> _THE TASK_: Summarize the squirrel story in two sentences.

> _EXCERPTED TEXT_:
○ ○ ○ ○ ○ ○ ○

If you're a follower then you've probably have heard me complain about the squirrel situation where I live. We have a gang of squirrels that my husband evicted from our attic when we first moved in. You'd think they would moved along and found a new home by now but instead they have become little fuzzy terrorist that have declared war. They have torn up my flowerbeds, ripped up my patio furniture, knocked down my bird feeder, and they go as far as yelling at the birds. I didn't know squirrels could argue but I've heard it my own ears.
Today is a beautiful afternoon. I truly couldn't ask for better weather, no clouds in sight, cool breeze, and temps in the lower 70's. Surviving a summer in Houston can be brutal and I've felt like I've been in hibernation for the past 4 months. So I'm in heaven right now. I decided to open the windows and french doors to welcome that fresh air into the house. Not a good idea.
I entered the living room and I saw something move in the corner of my eye. As I tip toed and peered over the sofa I saw one of those tree rats starring me down. No kidding, he actually had an attitude and was eyeball'n me. My gut reaction was to scream and run for my husband (who's dead asleep because he worked last night at the hospital). I was frozen and as I looked into his black bitty eyes I began to realize how ridiculous it was that I was scared of a little squirrel. I pushed my chest out and my shoulders back and marched over to that squirrel. I was going to tell him a thing or two. But he took action and slid by me running across my sofa onto the kitchen tile. He turned around and began yelling at me. I ran after him with a broom. It was literally squirrel vs. woman. He took off across the tile like a silver bullet and out the french door onto the patio and leaped for the tree. There he continued yelling at me and I raised my fist and began telling him to stay out. Yup, I showed him.....and my neighbor who lives behind me that I don't know. I can only imagine how insane I must have looked. Can you imagine working in your yard and watching the woman next door yelling at tree with a broom in hand? Stupid squirrel!!! How's your weekend?

○ ○ ○ ○ ○ ○ ○

> _GIVEN INFORMATION_:
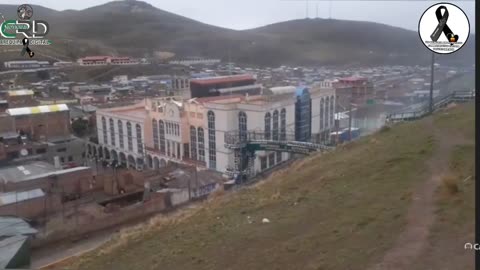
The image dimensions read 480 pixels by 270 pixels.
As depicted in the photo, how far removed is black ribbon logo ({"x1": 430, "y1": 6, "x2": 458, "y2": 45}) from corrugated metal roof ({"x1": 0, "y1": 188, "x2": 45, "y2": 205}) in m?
5.21

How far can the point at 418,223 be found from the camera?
184cm

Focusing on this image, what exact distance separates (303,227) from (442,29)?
128 centimetres

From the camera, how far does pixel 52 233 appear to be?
4.97m

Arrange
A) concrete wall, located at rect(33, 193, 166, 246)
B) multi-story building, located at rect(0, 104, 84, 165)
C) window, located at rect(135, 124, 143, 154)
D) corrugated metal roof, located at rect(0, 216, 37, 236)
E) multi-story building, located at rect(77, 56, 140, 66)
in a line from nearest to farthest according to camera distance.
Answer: corrugated metal roof, located at rect(0, 216, 37, 236) → concrete wall, located at rect(33, 193, 166, 246) → multi-story building, located at rect(0, 104, 84, 165) → window, located at rect(135, 124, 143, 154) → multi-story building, located at rect(77, 56, 140, 66)

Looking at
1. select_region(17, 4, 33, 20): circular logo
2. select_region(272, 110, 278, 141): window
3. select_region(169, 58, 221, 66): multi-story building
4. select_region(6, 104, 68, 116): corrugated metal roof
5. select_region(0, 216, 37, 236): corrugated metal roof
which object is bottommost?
select_region(0, 216, 37, 236): corrugated metal roof

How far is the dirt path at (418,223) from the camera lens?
1547 mm

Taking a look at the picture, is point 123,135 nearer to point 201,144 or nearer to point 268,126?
point 201,144

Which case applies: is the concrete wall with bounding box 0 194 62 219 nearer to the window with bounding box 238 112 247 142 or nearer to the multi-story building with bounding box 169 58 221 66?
the window with bounding box 238 112 247 142

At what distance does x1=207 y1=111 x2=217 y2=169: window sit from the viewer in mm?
7996

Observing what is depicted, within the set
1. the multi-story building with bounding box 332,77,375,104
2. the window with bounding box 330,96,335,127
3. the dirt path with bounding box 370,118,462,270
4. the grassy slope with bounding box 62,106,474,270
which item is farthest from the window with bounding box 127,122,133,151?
the dirt path with bounding box 370,118,462,270

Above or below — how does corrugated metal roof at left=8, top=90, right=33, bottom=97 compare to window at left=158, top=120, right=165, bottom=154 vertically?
above

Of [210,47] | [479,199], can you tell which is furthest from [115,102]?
[479,199]

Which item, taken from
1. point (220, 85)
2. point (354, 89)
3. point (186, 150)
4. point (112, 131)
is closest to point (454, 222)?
point (186, 150)

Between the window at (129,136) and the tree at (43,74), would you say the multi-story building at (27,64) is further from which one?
the window at (129,136)
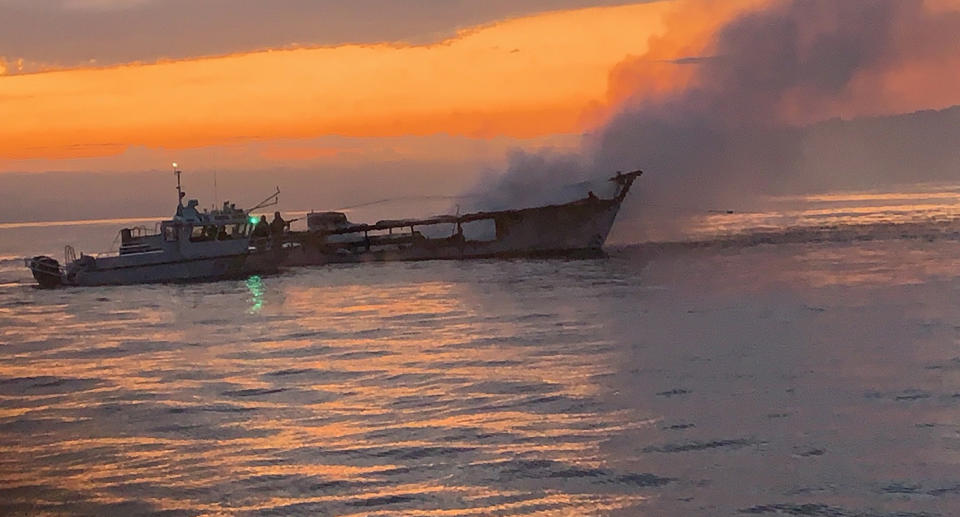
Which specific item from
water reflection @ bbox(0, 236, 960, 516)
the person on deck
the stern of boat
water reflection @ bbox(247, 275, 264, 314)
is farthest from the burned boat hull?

○ ○ ○ ○ ○ ○ ○

> _RESPONSE AREA_: After opening the windows and french doors to enjoy a cool afternoon, the writer found one of the squirrels her husband had evicted from their attic staring her down in the living room. She chased it with a broom out the french door, and it leaped into a tree and kept yelling at her while she raised her fist and told it to stay out, in front of a neighbor she doesn't know.